Redefining Devon — Devon -

For generations, the name “Devon” conjured a postcard-perfect slideshow: cream teas on rain-speckled cottage windowsills, the smugglers’ coves of Salcombe, the wild, windswept majesty of Dartmoor’s granite tors. It was a place of predictable loveliness —reassuring, static, and deeply safe.

But that friction is precisely why it matters. The Verdict Devon is not being replaced. It is being completed . devon - redefining devon

The local economy mirrored that stillness. Seasonal. Precarious. Dependent on second homes that hollowed out fishing villages and left school gates quiet from November to March. Devon was loved, but that love often felt like preservation—like pinning a butterfly to a board. The redefinition of Devon began not with a marketing campaign, but with a quiet crisis: young people leaving, climate pressures rising, and a post-Brexit, post-pandemic realisation that “just being pretty” wasn’t a strategy. The Verdict Devon is not being replaced

The old Devon was a beautiful postcard.

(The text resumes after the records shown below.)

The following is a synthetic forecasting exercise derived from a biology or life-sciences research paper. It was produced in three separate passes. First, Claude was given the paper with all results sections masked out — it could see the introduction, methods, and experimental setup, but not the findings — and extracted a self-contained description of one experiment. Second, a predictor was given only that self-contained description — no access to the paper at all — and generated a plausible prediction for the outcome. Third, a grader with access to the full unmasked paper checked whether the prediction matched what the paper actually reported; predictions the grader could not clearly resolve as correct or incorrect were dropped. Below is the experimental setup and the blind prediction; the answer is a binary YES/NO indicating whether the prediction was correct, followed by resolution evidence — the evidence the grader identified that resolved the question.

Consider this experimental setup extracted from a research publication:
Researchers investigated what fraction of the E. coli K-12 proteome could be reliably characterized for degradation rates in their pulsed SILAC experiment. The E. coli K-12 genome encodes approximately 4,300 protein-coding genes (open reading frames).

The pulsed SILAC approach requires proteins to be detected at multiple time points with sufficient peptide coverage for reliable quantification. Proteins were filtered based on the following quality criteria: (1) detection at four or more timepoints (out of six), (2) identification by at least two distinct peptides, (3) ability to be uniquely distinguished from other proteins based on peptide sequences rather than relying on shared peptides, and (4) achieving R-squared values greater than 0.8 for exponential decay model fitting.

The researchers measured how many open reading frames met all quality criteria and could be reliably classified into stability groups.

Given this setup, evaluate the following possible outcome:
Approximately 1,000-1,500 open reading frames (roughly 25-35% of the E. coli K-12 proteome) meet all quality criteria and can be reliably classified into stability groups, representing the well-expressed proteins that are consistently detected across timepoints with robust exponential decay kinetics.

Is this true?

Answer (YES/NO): YES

The new Devon is a living letter—still being written, still being posted, still surprising its own authors. Seasonal

Not by erasing the old, but by refusing to be fossilised by it. This is the story of a county that has stopped trying to be England’s memory card and started being its laboratory. Let’s be honest about the “old Devon.” For decades, the brand was nostalgia. Tourists didn’t visit Devon—they returned to it. The same B&Bs. The same pasty shops. The same arguments about jam-first vs. cream-first.